Collins v. Excel Specialty Products

Olly NEAL, Judge. Appellant,

Wendy Collins, appeals from the decision of the Workers’ Compensation Commission, (hereinafter Commission) denying appellant’s claim. The Commission adopted the administrative law judge’s decision finding that appellant was not performing employment services at the time of her injury. We reverse and remand this case to the Commission for further consideration of appellant’s claim in light of our decision last week in Matlock v. Arkansas Blue Cross Blue Shield, 74 Ark. App. 322, 49 S.W.3d 126 (2001).

Appellant was employed with appellee, Excel Specialty Products, as a production worker. Her job consisted of carving blocks of beef into beef steaks of sizes by weight as specified by her employer. Her production work included incentive pay for a certain production quota and the employees on her production line were required to clock in and out on a time clock. Appellant and her co-workers were given fifteen-minute breaks in the morning and in the afternoon and a thirty-minute lunch break.

On November 2, 1999, sometime between the morning break and the lunch break, appellant left the production line to go to the bathroom for the purpose of urination. Between the production line and the restroom, appellant suffered a fall sustaining a fracture to her right wrist and arm. This fall and resultant injury occurred while appellant remained “on the clock.”

The Administrative Law Judge denied appellant’s claim reasoning as follows:

In the present case, the circumstances surrounding the claimant’s alleged injury are not in dispute. The claimant testified that the respondent allowed employees to leave the line and go to the restroom whenever necessary and without “clocking out.” She stated that the alleged accident and injury occurred after she had left her work station and while she was actually on her way to the restroom to relieve herself.
Clearly, at the time of her alleged accident and injury, the claimant was not engaged in the performance of any employment tasks which she had been specifically assigned by her employer, nor was she engaged in any activity which would direcdy benefit or advance the interests of her employer.

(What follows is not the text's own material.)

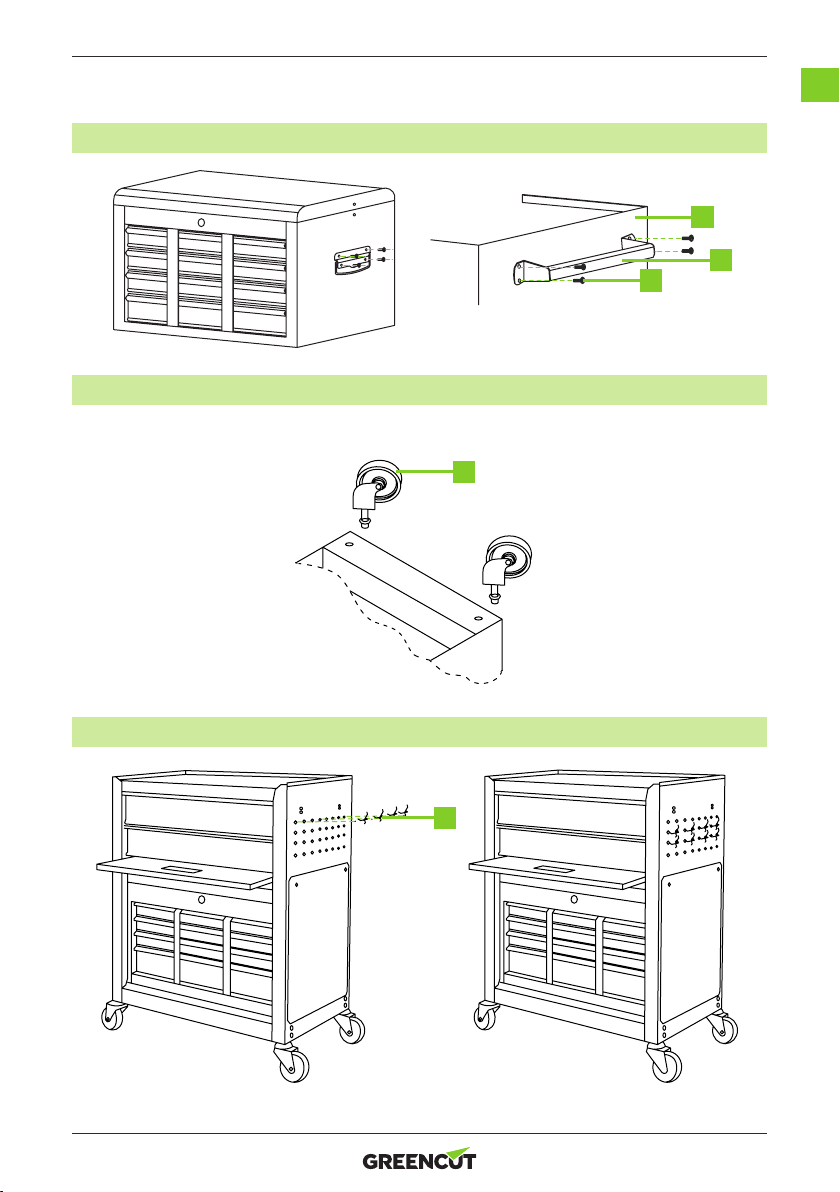 GREENCUT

Nor would her actions be considered inherently necessary for the performance of her required tasks. At most, her actions would only indirectly benefit her employer. Under the Court’s ruling in Harding v. City of Texarkana, 62 Ark. App. 137, 970 S.W.2d 303 (1998), this is not sufficient to cause the activity to be considered “employment services.”
Based upon existing precedent, I am compelled to find that the claimant’s alleged accident and injuries occurred at a time when she was not performing “employment services” as required by Ark. Code Ann. § 11-9-102 (5)(B)(iii). Therefore, her alleged injury cannot be considered a “compensable injury” within the meaning of the Act.

A “compensable injury” is defined as “[a]n accidental injury causing internal or external physical harm to the body ... arising out of and in the course of employment and which requires medical services or results in disability or death.” Ark. Code Ann § 11-9-102(4)(A)(i) (Supp. 1999). “Compensable injury,” however, does not include an “[i]njury which was inflicted upon the employee at a time when employment services were not being performed....” Ark. Code Ann. §11-9-102(4)(B)(iii)(1999). Last week, this court handed down a decision in Matlock v. Arkansas Blue Cross Blue Shield, 74 Ark. App. 322, 49 S.W.3d 126 (2001), that sets forth a list of factors to be considered when determining whether an employee is engaged in employment services. Because the Commission did not have the Matlock decision at its disposal when deciding whether appellant was performing employment services, we remand this case so that, after considering the factors listed in Matlock, the Commission may reconsider its holding that appellant was not engaged in employment services.

Reversed and remanded.

Stroud, C.J. and Hart, Bird, Crabtree and Baker, JJ., agree. Pittman, Jennings, and Robbins, JJ., dissent.